-- GIVEN DATA follows --

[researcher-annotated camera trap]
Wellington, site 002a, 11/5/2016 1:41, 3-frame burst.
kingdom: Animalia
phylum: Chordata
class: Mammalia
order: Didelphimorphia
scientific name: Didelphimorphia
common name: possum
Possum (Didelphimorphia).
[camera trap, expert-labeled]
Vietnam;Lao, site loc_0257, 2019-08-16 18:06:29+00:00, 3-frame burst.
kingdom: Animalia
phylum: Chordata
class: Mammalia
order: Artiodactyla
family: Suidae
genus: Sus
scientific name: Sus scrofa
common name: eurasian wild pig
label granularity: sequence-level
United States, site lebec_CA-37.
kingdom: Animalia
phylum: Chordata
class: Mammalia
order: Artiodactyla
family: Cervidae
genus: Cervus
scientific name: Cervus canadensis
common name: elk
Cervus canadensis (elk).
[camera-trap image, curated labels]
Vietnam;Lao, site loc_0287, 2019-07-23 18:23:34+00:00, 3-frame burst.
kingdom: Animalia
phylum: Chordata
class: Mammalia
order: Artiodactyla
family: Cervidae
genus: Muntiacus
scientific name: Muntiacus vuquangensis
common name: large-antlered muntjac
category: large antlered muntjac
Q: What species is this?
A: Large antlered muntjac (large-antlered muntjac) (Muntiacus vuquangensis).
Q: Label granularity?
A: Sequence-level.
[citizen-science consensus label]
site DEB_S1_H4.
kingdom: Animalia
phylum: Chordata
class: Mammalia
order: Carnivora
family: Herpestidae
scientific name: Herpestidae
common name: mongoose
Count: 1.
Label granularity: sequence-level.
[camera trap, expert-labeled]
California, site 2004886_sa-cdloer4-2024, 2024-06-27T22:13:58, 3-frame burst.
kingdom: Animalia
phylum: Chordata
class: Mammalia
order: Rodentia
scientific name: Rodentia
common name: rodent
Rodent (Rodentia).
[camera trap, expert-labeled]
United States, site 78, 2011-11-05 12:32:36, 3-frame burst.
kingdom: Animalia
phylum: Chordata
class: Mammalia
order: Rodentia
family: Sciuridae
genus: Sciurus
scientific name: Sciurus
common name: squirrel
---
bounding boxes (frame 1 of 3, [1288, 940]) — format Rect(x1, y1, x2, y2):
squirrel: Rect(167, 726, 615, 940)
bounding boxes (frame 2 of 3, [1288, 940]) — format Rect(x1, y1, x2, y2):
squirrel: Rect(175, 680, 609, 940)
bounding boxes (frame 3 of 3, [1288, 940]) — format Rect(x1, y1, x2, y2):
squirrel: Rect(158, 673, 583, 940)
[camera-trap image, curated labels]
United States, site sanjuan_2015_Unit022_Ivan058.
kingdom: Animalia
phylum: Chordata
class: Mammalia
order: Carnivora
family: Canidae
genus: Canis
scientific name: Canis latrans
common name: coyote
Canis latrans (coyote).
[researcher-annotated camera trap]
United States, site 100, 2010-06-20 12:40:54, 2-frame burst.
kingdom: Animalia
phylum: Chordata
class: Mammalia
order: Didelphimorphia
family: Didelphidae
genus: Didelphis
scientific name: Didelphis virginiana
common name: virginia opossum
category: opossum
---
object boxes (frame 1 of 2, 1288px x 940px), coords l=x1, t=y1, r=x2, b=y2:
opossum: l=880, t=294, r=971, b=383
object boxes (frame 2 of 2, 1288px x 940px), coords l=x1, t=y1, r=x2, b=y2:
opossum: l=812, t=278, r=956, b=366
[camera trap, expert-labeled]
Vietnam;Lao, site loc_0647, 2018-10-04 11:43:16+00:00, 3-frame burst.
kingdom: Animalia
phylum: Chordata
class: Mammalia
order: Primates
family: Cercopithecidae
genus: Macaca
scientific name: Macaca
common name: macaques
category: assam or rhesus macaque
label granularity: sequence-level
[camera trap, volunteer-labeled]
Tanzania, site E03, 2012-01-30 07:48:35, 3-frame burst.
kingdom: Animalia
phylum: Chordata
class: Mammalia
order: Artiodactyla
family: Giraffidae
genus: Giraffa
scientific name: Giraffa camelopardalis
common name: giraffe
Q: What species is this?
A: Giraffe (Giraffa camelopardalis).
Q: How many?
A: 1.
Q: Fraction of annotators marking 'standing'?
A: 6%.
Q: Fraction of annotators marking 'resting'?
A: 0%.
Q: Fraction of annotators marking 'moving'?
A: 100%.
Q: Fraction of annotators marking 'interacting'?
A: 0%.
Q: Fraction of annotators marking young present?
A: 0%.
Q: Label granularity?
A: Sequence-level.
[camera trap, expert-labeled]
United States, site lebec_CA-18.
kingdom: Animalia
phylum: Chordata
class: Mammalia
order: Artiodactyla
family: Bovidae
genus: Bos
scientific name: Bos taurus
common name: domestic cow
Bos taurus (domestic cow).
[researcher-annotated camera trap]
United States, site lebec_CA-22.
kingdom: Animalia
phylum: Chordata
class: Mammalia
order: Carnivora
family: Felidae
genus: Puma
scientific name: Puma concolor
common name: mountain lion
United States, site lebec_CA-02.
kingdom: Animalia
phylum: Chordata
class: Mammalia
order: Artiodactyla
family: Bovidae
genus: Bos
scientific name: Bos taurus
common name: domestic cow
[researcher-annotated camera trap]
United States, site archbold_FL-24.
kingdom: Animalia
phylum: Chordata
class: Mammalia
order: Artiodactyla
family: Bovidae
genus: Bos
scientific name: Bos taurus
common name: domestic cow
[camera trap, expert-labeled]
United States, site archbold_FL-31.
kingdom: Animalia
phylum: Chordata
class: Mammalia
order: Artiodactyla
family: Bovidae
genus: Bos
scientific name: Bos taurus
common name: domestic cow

-- GIVEN DATA concluded --

**EXERCISE INSTRUCTIONS**. Could you give the records again, exactly as they appear?

**ANSWER SECTION**.
[researcher-annotated camera trap]
Wellington, site 002a, 11/5/2016 1:41, 3-frame burst.
kingdom: Animalia
phylum: Chordata
class: Mammalia
order: Didelphimorphia
scientific name: Didelphimorphia
common name: possum
Possum (Didelphimorphia).
[camera trap, expert-labeled]
Vietnam;Lao, site loc_0257, 2019-08-16 18:06:29+00:00, 3-frame burst.
kingdom: Animalia
phylum: Chordata
class: Mammalia
order: Artiodactyla
family: Suidae
genus: Sus
scientific name: Sus scrofa
common name: eurasian wild pig
label granularity: sequence-level
United States, site lebec_CA-37.
kingdom: Animalia
phylum: Chordata
class: Mammalia
order: Artiodactyla
family: Cervidae
genus: Cervus
scientific name: Cervus canadensis
common name: elk
Cervus canadensis (elk).
[camera-trap image, curated labels]
Vietnam;Lao, site loc_0287, 2019-07-23 18:23:34+00:00, 3-frame burst.
kingdom: Animalia
phylum: Chordata
class: Mammalia
order: Artiodactyla
family: Cervidae
genus: Muntiacus
scientific name: Muntiacus vuquangensis
common name: large-antlered muntjac
category: large antlered muntjac
Q: What species is this?
A: Large antlered muntjac (large-antlered muntjac) (Muntiacus vuquangensis).
Q: Label granularity?
A: Sequence-level.
[citizen-science consensus label]
site DEB_S1_H4.
kingdom: Animalia
phylum: Chordata
class: Mammalia
order: Carnivora
family: Herpestidae
scientific name: Herpestidae
common name: mongoose
Count: 1.
Label granularity: sequence-level.
[camera trap, expert-labeled]
California, site 2004886_sa-cdloer4-2024, 2024-06-27T22:13:58, 3-frame burst.
kingdom: Animalia
phylum: Chordata
class: Mammalia
order: Rodentia
scientific name: Rodentia
common name: rodent
Rodent (Rodentia).
[camera trap, expert-labeled]
United States, site 78, 2011-11-05 12:32:36, 3-frame burst.
kingdom: Animalia
phylum: Chordata
class: Mammalia
order: Rodentia
family: Sciuridae
genus: Sciurus
scientific name: Sciurus
common name: squirrel
---
bounding boxes (frame 1 of 3, [1288, 940]) — format Rect(x1, y1, x2, y2):
squirrel: Rect(167, 726, 615, 940)
bounding boxes (frame 2 of 3, [1288, 940]) — format Rect(x1, y1, x2, y2):
squirrel: Rect(175, 680, 609, 940)
bounding boxes (frame 3 of 3, [1288, 940]) — format Rect(x1, y1, x2, y2):
squirrel: Rect(158, 673, 583, 940)
[camera-trap image, curated labels]
United States, site sanjuan_2015_Unit022_Ivan058.
kingdom: Animalia
phylum: Chordata
class: Mammalia
order: Carnivora
family: Canidae
genus: Canis
scientific name: Canis latrans
common name: coyote
Canis latrans (coyote).
[researcher-annotated camera trap]
United States, site 100, 2010-06-20 12:40:54, 2-frame burst.
kingdom: Animalia
phylum: Chordata
class: Mammalia
order: Didelphimorphia
family: Didelphidae
genus: Didelphis
scientific name: Didelphis virginiana
common name: virginia opossum
category: opossum
---
object boxes (frame 1 of 2, 1288px x 940px), coords l=x1, t=y1, r=x2, b=y2:
opossum: l=880, t=294, r=971, b=383
object boxes (frame 2 of 2, 1288px x 940px), coords l=x1, t=y1, r=x2, b=y2:
opossum: l=812, t=278, r=956, b=366
[camera trap, expert-labeled]
Vietnam;Lao, site loc_0647, 2018-10-04 11:43:16+00:00, 3-frame burst.
kingdom: Animalia
phylum: Chordata
class: Mammalia
order: Primates
family: Cercopithecidae
genus: Macaca
scientific name: Macaca
common name: macaques
category: assam or rhesus macaque
label granularity: sequence-level
[camera trap, volunteer-labeled]
Tanzania, site E03, 2012-01-30 07:48:35, 3-frame burst.
kingdom: Animalia
phylum: Chordata
class: Mammalia
order: Artiodactyla
family: Giraffidae
genus: Giraffa
scientific name: Giraffa camelopardalis
common name: giraffe
Q: What species is this?
A: Giraffe (Giraffa camelopardalis).
Q: How many?
A: 1.
Q: Fraction of annotators marking 'standing'?
A: 6%.
Q: Fraction of annotators marking 'resting'?
A: 0%.
Q: Fraction of annotators marking 'moving'?
A: 100%.
Q: Fraction of annotators marking 'interacting'?
A: 0%.
Q: Fraction of annotators marking young present?
A: 0%.
Q: Label granularity?
A: Sequence-level.
[camera trap, expert-labeled]
United States, site lebec_CA-18.
kingdom: Animalia
phylum: Chordata
class: Mammalia
order: Artiodactyla
family: Bovidae
genus: Bos
scientific name: Bos taurus
common name: domestic cow
Bos taurus (domestic cow).
[researcher-annotated camera trap]
United States, site lebec_CA-22.
kingdom: Animalia
phylum: Chordata
class: Mammalia
order: Carnivora
family: Felidae
genus: Puma
scientific name: Puma concolor
common name: mountain lion
United States, site lebec_CA-02.
kingdom: Animalia
phylum: Chordata
class: Mammalia
order: Artiodactyla
family: Bovidae
genus: Bos
scientific name: Bos taurus
common name: domestic cow
[researcher-annotated camera trap]
United States, site archbold_FL-24.
kingdom: Animalia
phylum: Chordata
class: Mammalia
order: Artiodactyla
family: Bovidae
genus: Bos
scientific name: Bos taurus
common name: domestic cow
[camera trap, expert-labeled]
United States, site archbold_FL-31.
kingdom: Animalia
phylum: Chordata
class: Mammalia
order: Artiodactyla
family: Bovidae
genus: Bos
scientific name: Bos taurus
common name: domestic cow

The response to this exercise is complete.